Teamwork and collaboration are something that we are never prepared for in our formative years and so it doesn’t come naturally to us

Question 1: When was the last time, as an organisation, you changed the way you communicate internally?
Significant bits of the first two problems can be traced to answering this question. It is known that a team or an organisation needs to overhaul the way they internally communicate when their team size hits a multiple of 3 and 10. It’s called the 3 and 10 rule. When you are alone, you know what you are doing, and why, but when you become 3, you have to share ideas, communicate and discuss. When you become 10, you need to add a layer to your communication and instead of setting expectations, you need to set time-lines and targets. When you become 30, you need additional set of processes to go alongside the communication because not everyone meets everybody else anymore and then 100, 300, 1000, bring their own challenges; so on and so forth. Everything in existence breaks roughly at the 3rd and 10th multiple including your accounting practices, payroll systems and everything else. Given this, it is meaningful to ask yourself, when was the last time you changed your internal communication. If you are 100 and still communicating like when you were 30, it’s basically like saying you are playing Ranji with the protection gear you had when you were playing on the bride's team at your sister’s wedding!

Question 2: How much is your team dependent on email?
Answering this question will give you insight on problems one three and four. A team is as good as the tools they use. If people in your organisation are using email to find relevant information or, are writing one line responses or, use it to keep everyone updated; it’s a sign. Let’s be honest, no-one likes emails, not even you. In my two-and-a-half decade long career, I’ve never come across a person who exclaimed, “Boy, this email thing is a life-saver!” An average person spends about 28 man-hours/month on find relevant information on email or trying to get updates on things he/she is working on. That’s three to four working days just looking for things that should’ve been readily available. To solve this precise issue, I signed up for this platform called Gridle. They bring together all forms of communication possible on internet today in one cloud based environment. They enable communication through tasks, files, chats and audio-video calls; within teams, around projects and on-the-go. I receive relevant updates through notifications and with a couple of taps, I can know where my teams are stuck. It also brings in the sense of accountability, clarity and makes sure every thing relevant is available at fingertips.
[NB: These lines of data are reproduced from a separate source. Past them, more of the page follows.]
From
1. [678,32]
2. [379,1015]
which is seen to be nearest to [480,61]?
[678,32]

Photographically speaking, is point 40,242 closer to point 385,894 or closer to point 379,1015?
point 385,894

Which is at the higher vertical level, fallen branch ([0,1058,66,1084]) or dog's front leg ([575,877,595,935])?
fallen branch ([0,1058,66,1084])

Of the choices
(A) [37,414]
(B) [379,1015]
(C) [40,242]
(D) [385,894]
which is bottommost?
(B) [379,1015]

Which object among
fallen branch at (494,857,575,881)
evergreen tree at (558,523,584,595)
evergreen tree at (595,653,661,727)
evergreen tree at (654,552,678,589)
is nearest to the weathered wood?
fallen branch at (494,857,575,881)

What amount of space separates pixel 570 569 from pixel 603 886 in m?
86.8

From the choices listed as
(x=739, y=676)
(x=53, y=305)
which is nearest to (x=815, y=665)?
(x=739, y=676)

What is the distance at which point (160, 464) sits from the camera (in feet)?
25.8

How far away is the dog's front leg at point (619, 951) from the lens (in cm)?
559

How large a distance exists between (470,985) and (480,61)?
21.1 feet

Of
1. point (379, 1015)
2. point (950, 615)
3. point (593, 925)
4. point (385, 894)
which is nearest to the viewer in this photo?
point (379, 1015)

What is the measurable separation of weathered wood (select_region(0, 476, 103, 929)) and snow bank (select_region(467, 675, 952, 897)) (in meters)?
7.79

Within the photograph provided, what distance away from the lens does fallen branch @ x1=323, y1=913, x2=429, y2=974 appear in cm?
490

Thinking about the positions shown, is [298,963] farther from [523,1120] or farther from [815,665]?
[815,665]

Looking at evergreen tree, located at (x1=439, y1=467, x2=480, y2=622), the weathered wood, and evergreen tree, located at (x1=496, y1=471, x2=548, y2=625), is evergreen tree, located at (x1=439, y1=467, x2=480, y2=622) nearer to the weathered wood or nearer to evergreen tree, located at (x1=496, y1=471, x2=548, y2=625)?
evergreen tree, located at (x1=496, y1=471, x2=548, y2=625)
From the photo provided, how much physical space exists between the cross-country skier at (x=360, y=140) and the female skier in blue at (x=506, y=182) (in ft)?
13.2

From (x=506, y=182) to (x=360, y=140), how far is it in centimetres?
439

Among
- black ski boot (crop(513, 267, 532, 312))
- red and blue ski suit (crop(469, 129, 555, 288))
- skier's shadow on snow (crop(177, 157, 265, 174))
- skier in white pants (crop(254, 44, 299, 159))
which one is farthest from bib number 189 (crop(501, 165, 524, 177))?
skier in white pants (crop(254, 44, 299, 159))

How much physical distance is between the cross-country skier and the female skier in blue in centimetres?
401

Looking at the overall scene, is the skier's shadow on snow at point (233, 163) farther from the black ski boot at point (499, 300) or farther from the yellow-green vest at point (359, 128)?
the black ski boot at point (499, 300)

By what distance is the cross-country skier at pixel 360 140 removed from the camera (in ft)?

Question 3: Have you replaced the replaceable? Rather, how often do you do long-form meetings?
This question will help you figure out the ‘Workplace Experience’ for your teams at your organisation. Are all the internal systems you use integrated within themselves, so important updates can trigger relevant notifications? As an example, do your employees mail their reporting officers asking for leaves or there is a flow set-up in your HRMS that automates the process? Are your employees standing outside your cabin for your comments on a presentation they prepared, or, can they read those as comments on their desk itself in real-time? Do you set up meetings for updates that go-on for more than an hour? Do you have an assistant who sets up your calendar for you? Artificial Intelligence, Natural Language Processing and Automation are important for your organisation since they take care of these menial jobs that take up productive hours from you and your employees. A way of finding the correct solution to replacing your menial jobs is to identify such workflows, make a list and look for an integral platform that can accommodate or facilitate those flows.

Concluding, if you make sure that people on your team stay on the same page, enable them to access the relevant information, automate the menial jobs and unify your communication; you will emerge as a change agent for the better. These things are hard to implement and even harder to follow. I’ve been doing the same for the past two years at my organisation and have been able to achieve 11-13 percent increased productivity. May not seem like a lot, but in context of over 1000 people, it has resulted in great savings as well as peace of mind.